Single stage cluster randomized sampling generated seven cluster units or villages. Household members (n = 1275) from each cluster were interviewed, and where possible, examined and offered treatment.

RESULTS:

Dermatological conditions were prevalent (45.3%), with 33% being of infectious etiology. Atopic dermatitis (9.2%), scabies (4.4%), tinea corporis (4.1%), and pityriasis alba (3.6%) were most prevalent. Multivariate analysis showed that cohabitation with animals (OR = 1.62, 95% CI-1.35, 1.95) was a predictor of any skin diseases. A health practitioner was not consulted in 64.7% of dermatological conditions, and where consulted, approximately 69% received inappropriate or ineffective treatments.
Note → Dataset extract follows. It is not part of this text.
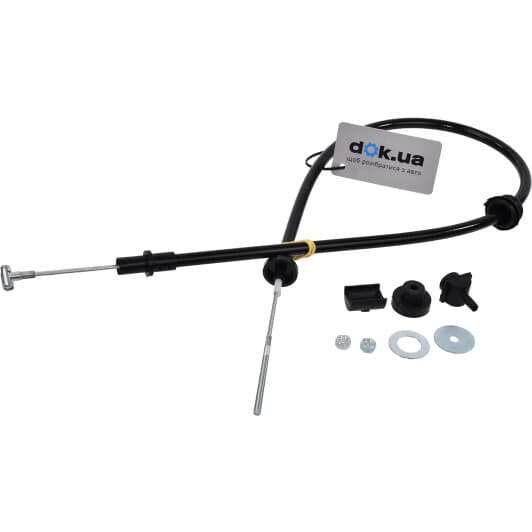 K26220 A.B.S. Трос зчеплення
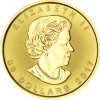 Maple Leaf 1 Oz Gold 2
Excessive spending on dermatological care was commonplace. Limitations associated with cross-sectional cluster methodology included the underrepresentation of seasonal conditions and conditions of short duration. Caste proved difficult to randomize across clusters given villages were often composed according to caste.

CONCLUSION:

These results demonstrate a high prevalence of dermatological conditions and a pattern of conditions somewhat distinctive to this mountainous area of North India. These findings will assist development of appropriate and cost-effective dermatological services in these mountainous regions.